Supplied passage:
-*-
# [SOLVED]Simple question about Limit Properties

#### Cbarker1

##### Active member

$$\displaystyle lim f(bx)= b*lim f(x)$$ as x approach c

Thank you

Cbarker1

#### Guest

##### Active member
Pick $f(y) = \frac{1}{y}$. Then $\displaystyle \lim_{x \to c} f(bx) = \lim_{x \to c}\frac{1}{bx} = \frac{1}{bc}$. On the other hand $\displaystyle \lim_{x \to c} bf(x) = b\lim_{x \to c}\frac{1}{x} = \frac{b}{c}.$

Of course $\frac{1}{bc} \ne \frac{b}{c}$. I'm missing something or the property is false (or they meant something else).

#### soroban

##### Well-known member
Hello, Cbarker1!

I saw several properties about the limits.

$$\displaystyle \lim_{x\to c} f(bx)\:=\: b\cdot\lim_{x\to c}f(x)$$
This is not true.

Let $$f(x) \:=\:2x+7$$

Then: .$$\lim_{x\to1}f(3x) \:=\:\lim_{x\to1}(6x+7) \:=\:13$$

But: .$$3\cdot\lim_{x\to1}f(x) \:=\:3\cdot\lim_{x\to1}(2x+7) \:=\:3\cdot 9 \:=\:27$$

. . $$\lim_{x\to c}b\!\cdot\!\!f(x) \;=\;b\!\cdot\!\lim_{x\to c}f(x)$$
-*-
Data shown:
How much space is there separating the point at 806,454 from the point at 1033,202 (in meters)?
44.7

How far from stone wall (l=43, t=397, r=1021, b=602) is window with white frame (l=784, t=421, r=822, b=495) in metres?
-*-
Given instruction: Please copy the forum thread on limit properties word for word, without changing anything.

Output of the task:
# [SOLVED]Simple question about Limit Properties

#### Cbarker1

##### Active member

$$\displaystyle lim f(bx)= b*lim f(x)$$ as x approach c

Thank you

Cbarker1

#### Guest

##### Active member
Pick $f(y) = \frac{1}{y}$. Then $\displaystyle \lim_{x \to c} f(bx) = \lim_{x \to c}\frac{1}{bx} = \frac{1}{bc}$. On the other hand $\displaystyle \lim_{x \to c} bf(x) = b\lim_{x \to c}\frac{1}{x} = \frac{b}{c}.$

Of course $\frac{1}{bc} \ne \frac{b}{c}$. I'm missing something or the property is false (or they meant something else).

#### soroban

##### Well-known member
Hello, Cbarker1!

I saw several properties about the limits.

$$\displaystyle \lim_{x\to c} f(bx)\:=\: b\cdot\lim_{x\to c}f(x)$$
This is not true.

Let $$f(x) \:=\:2x+7$$

Then: .$$\lim_{x\to1}f(3x) \:=\:\lim_{x\to1}(6x+7) \:=\:13$$

But: .$$3\cdot\lim_{x\to1}f(x) \:=\:3\cdot\lim_{x\to1}(2x+7) \:=\:3\cdot 9 \:=\:27$$

. . $$\lim_{x\to c}b\!\cdot\!\!f(x) \;=\;b\!\cdot\!\lim_{x\to c}f(x)$$